Stored items
=====

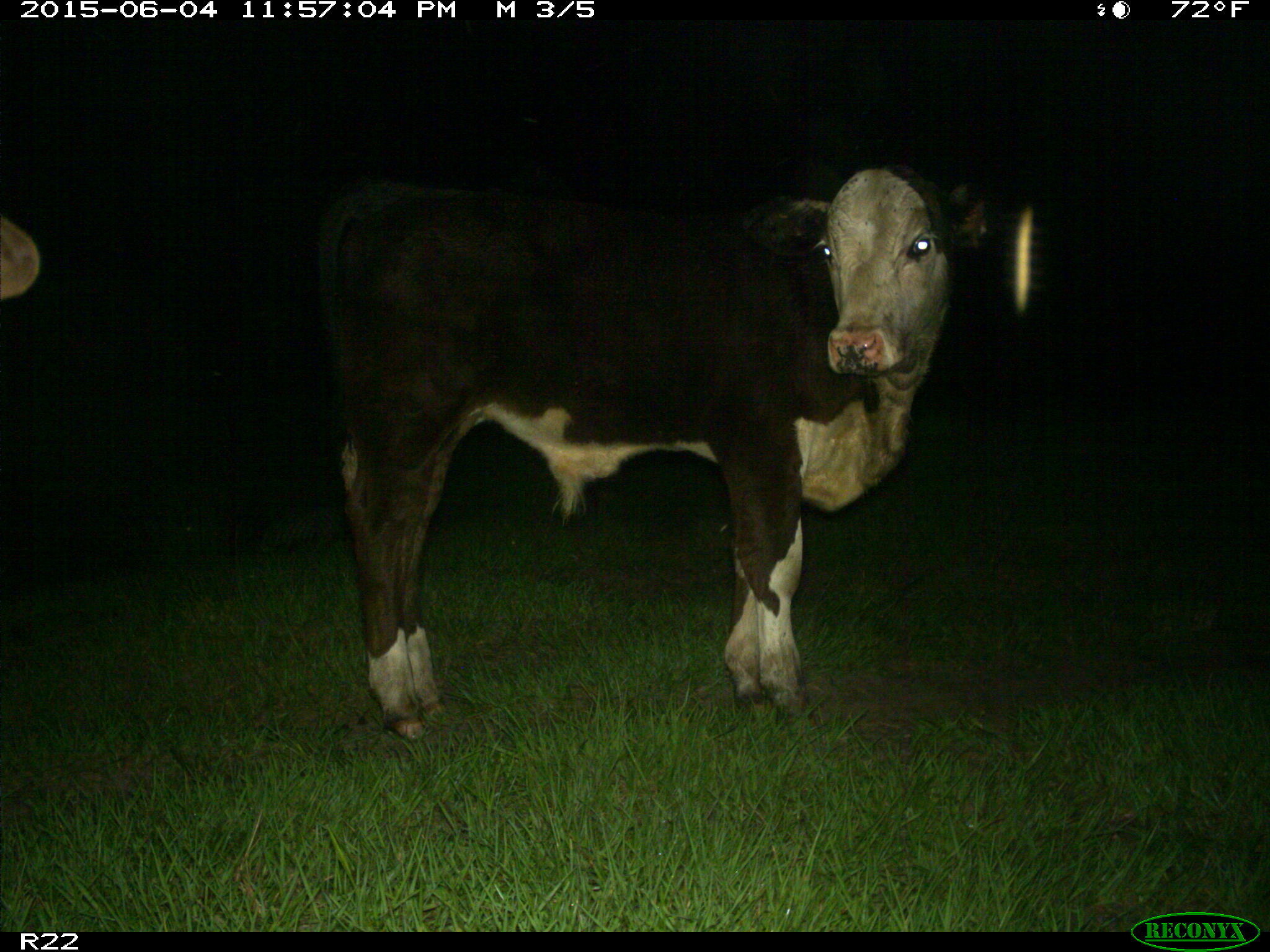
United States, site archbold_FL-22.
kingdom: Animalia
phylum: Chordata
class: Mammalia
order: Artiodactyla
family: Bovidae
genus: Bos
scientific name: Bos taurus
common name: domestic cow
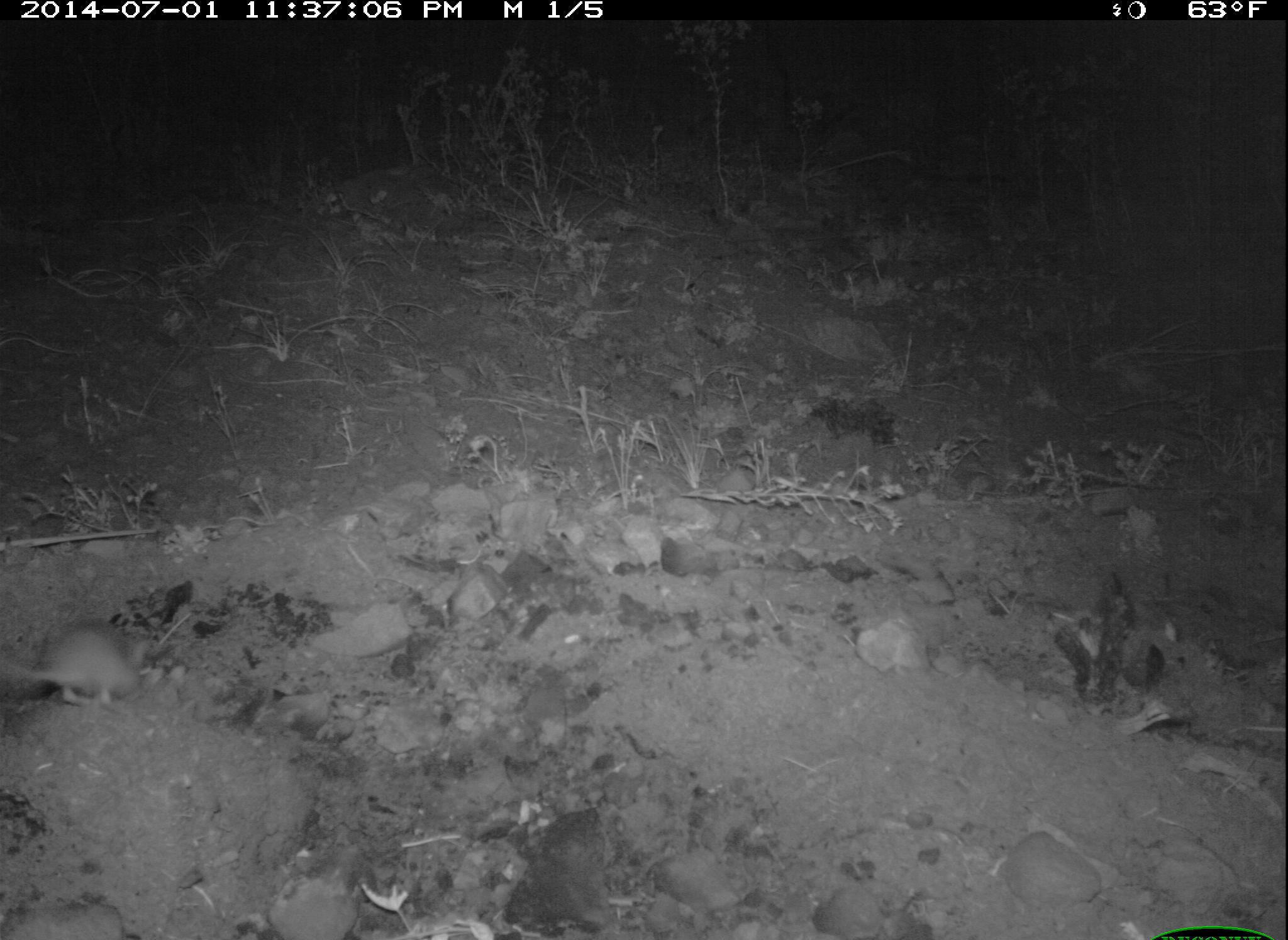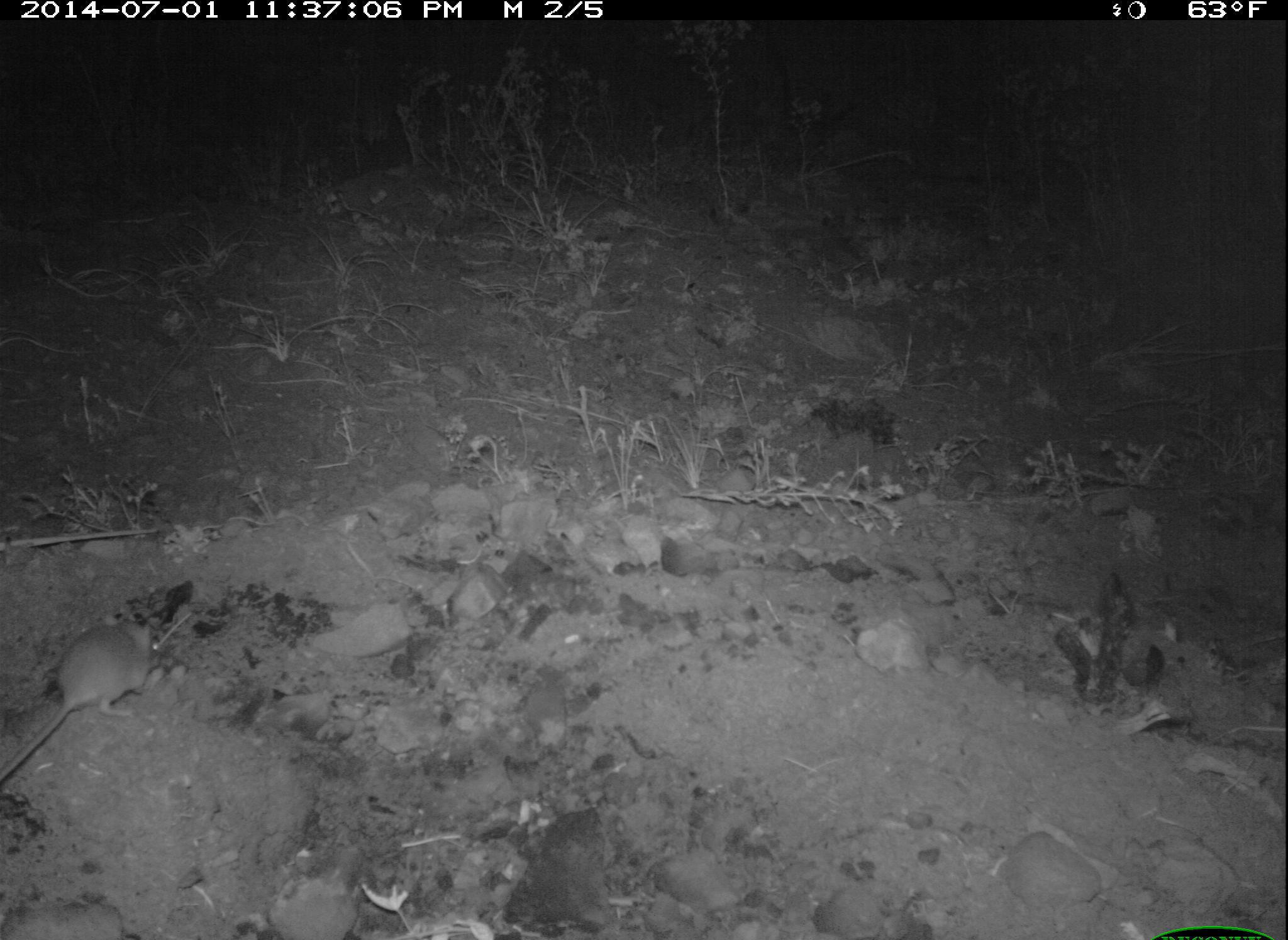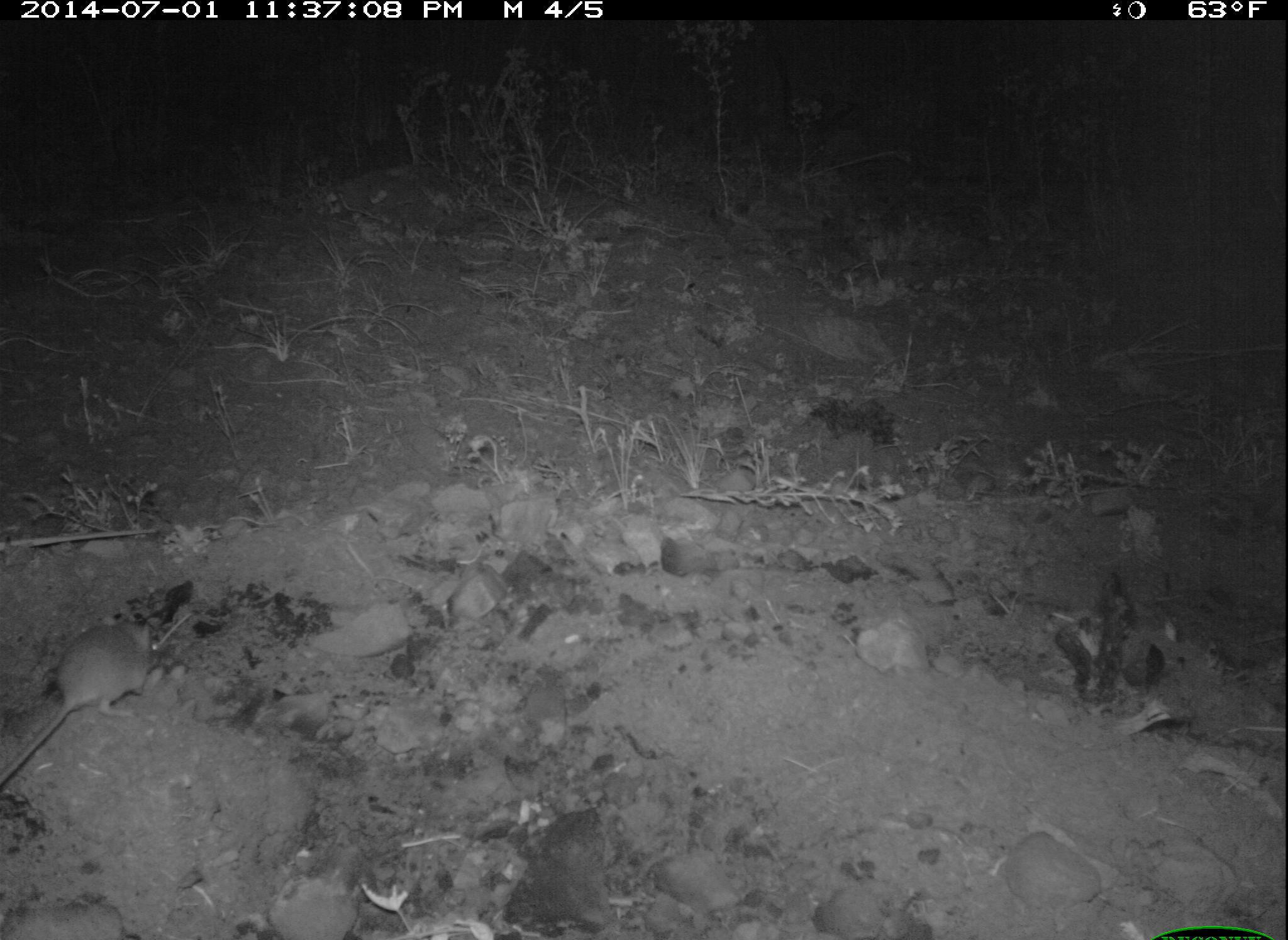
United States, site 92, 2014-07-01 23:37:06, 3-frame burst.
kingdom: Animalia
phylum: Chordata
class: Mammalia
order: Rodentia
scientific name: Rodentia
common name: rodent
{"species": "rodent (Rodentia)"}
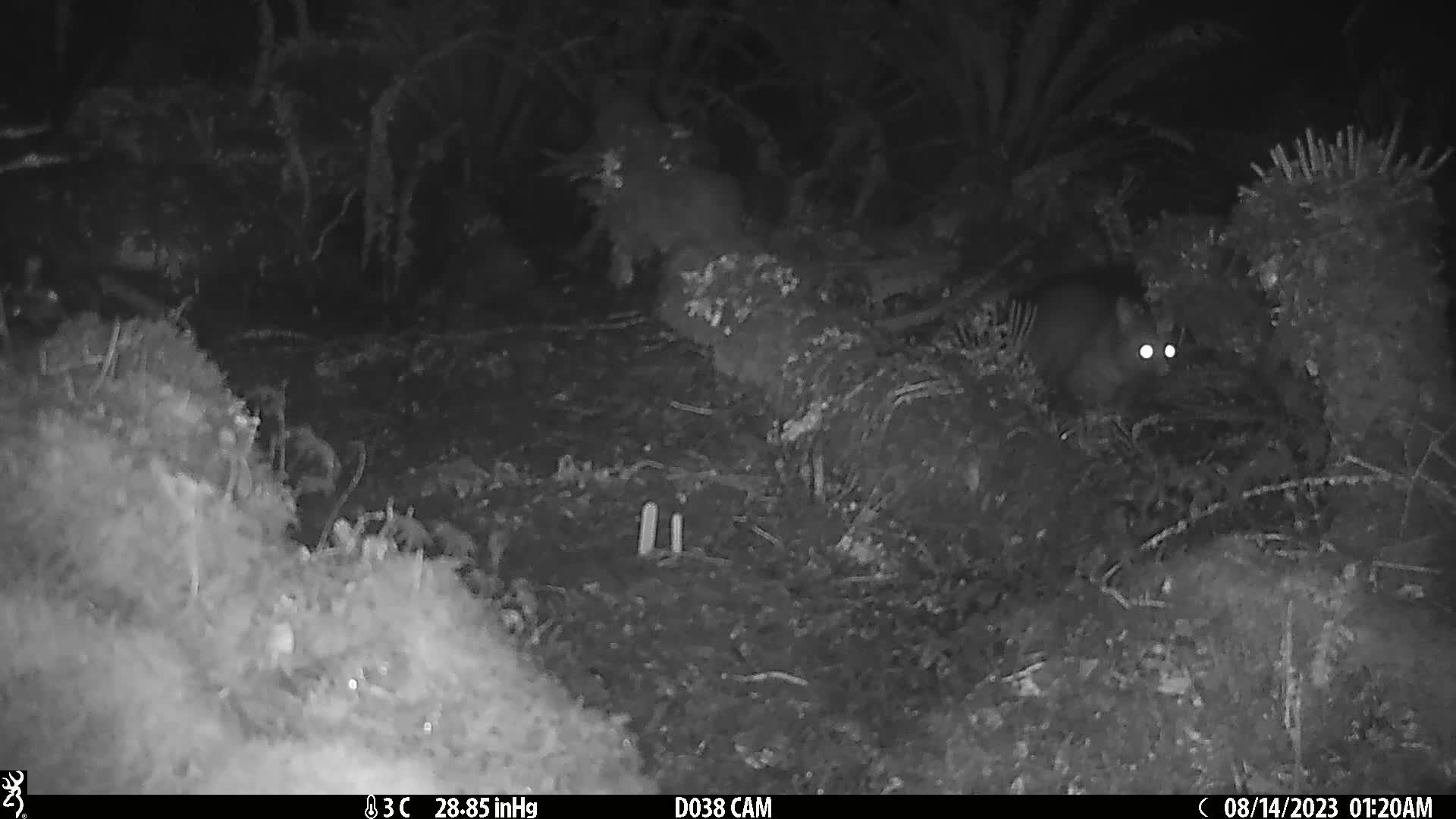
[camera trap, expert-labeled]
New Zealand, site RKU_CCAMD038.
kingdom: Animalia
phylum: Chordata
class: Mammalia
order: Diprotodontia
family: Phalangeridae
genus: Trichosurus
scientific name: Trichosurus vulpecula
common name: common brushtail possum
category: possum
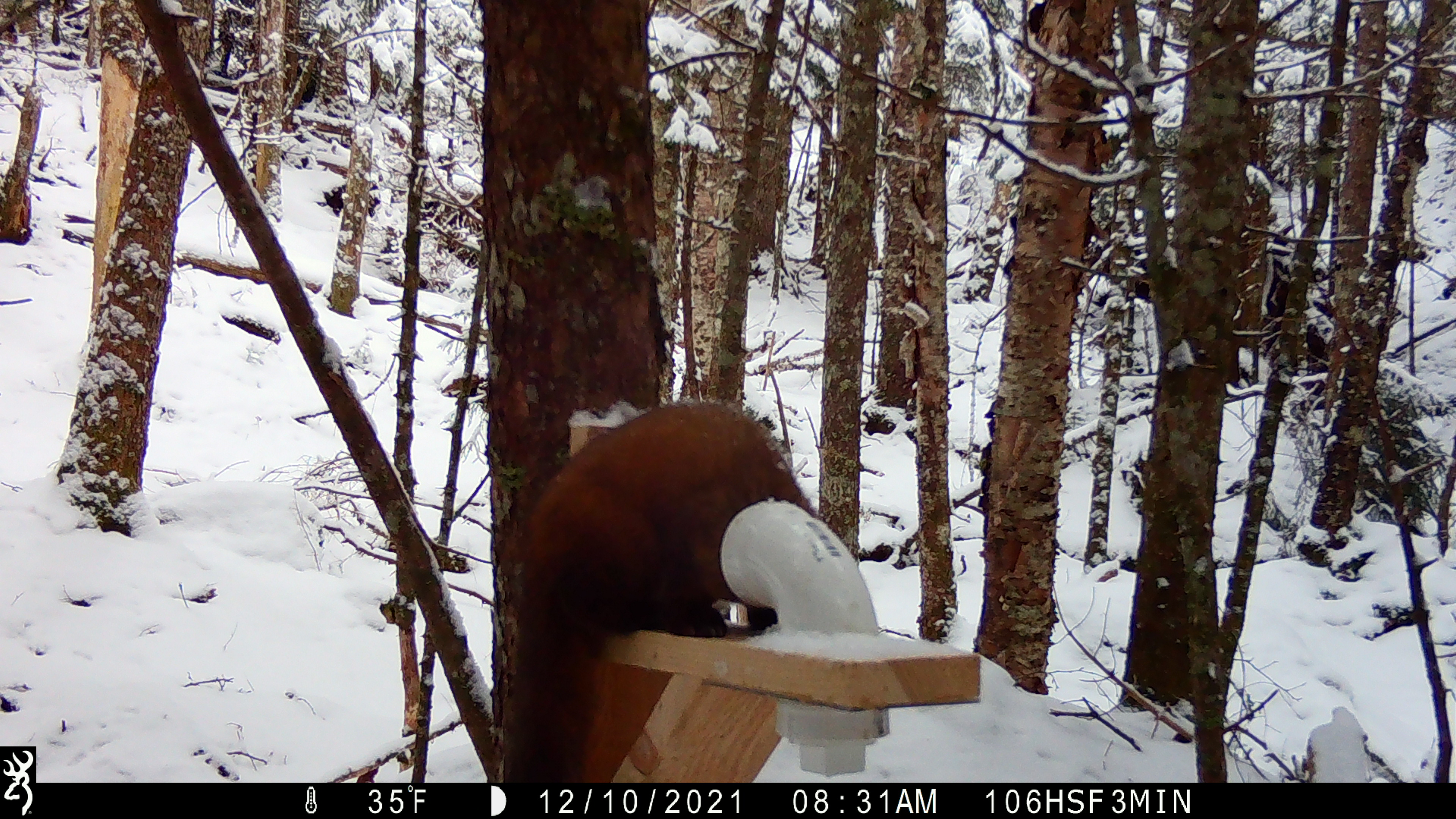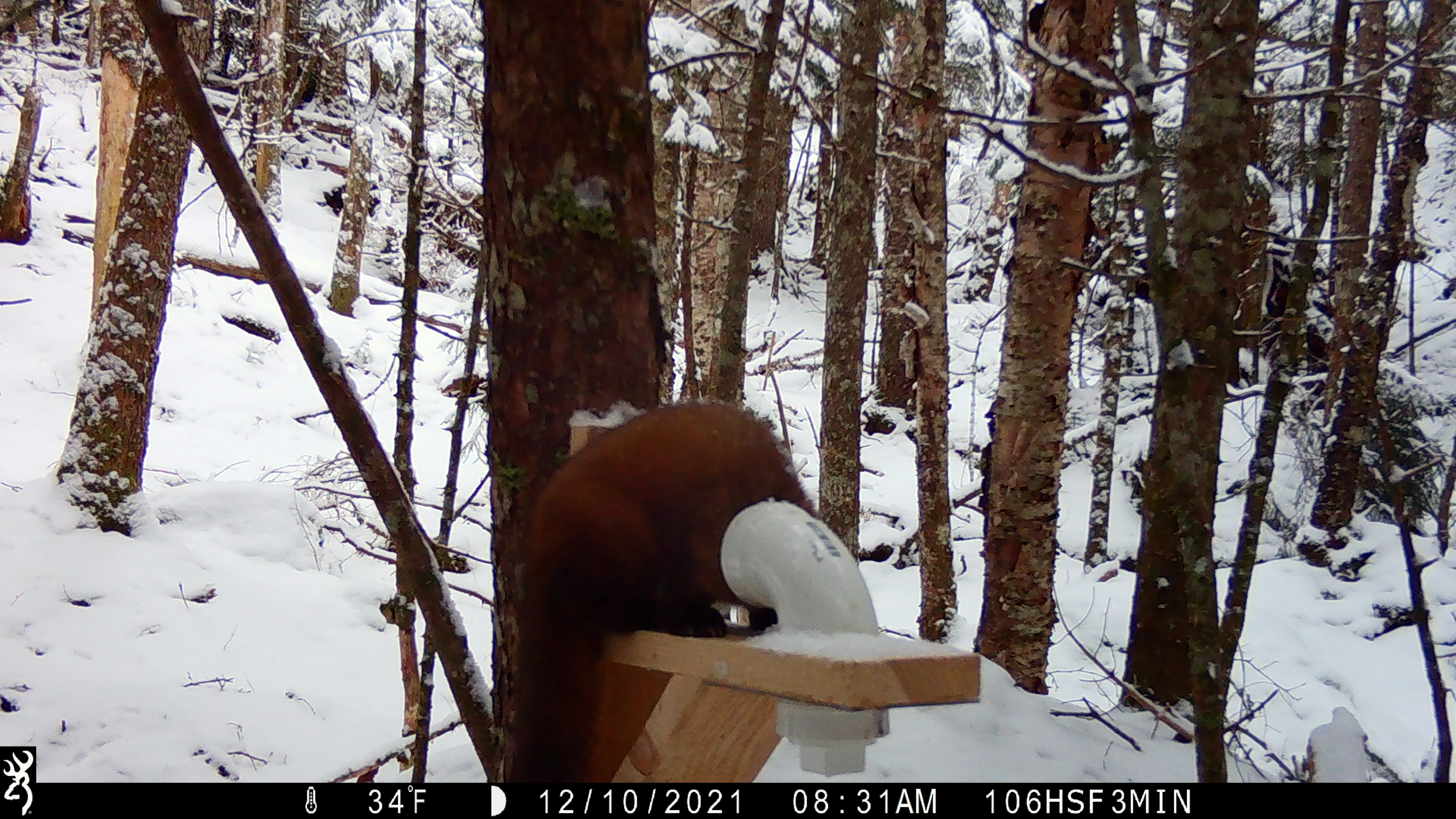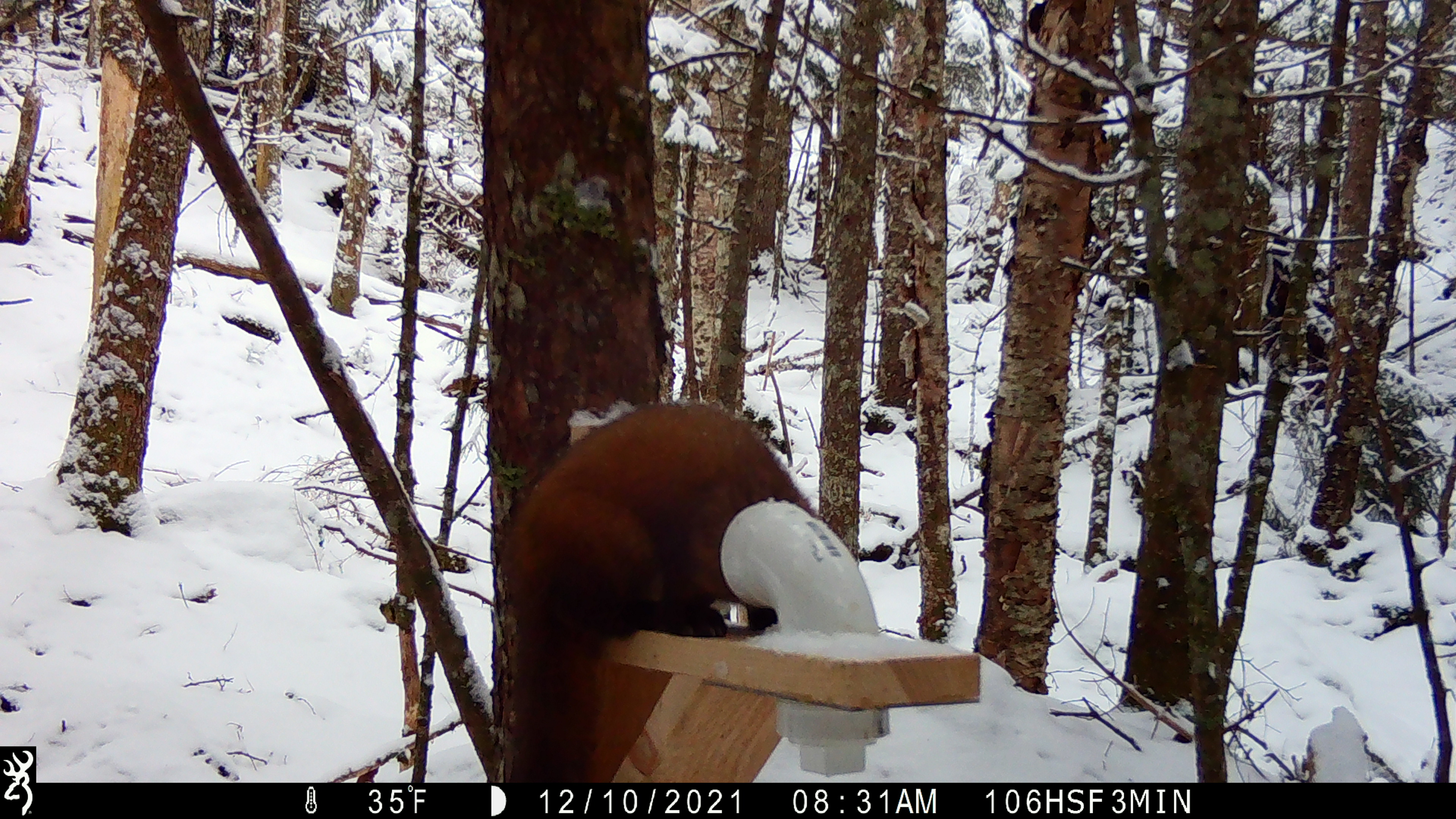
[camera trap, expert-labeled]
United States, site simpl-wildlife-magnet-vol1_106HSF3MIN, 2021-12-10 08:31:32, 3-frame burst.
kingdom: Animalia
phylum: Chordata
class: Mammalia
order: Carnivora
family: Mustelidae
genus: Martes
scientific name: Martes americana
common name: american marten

=====

▸ WHAT THE TASK ASKS:
Write out again the lines from the one with "order: Rodentia" through the end of the records exactly, without any of the pictures.

▸ ANSWER SECTION:
order: Rodentia
scientific name: Rodentia
common name: rodent
{"species": "rodent (Rodentia)"}
[camera trap, expert-labeled]
New Zealand, site RKU_CCAMD038.
kingdom: Animalia
phylum: Chordata
class: Mammalia
order: Diprotodontia
family: Phalangeridae
genus: Trichosurus
scientific name: Trichosurus vulpecula
common name: common brushtail possum
category: possum
[camera trap, expert-labeled]
United States, site simpl-wildlife-magnet-vol1_106HSF3MIN, 2021-12-10 08:31:32, 3-frame burst.
kingdom: Animalia
phylum: Chordata
class: Mammalia
order: Carnivora
family: Mustelidae
genus: Martes
scientific name: Martes americana
common name: american marten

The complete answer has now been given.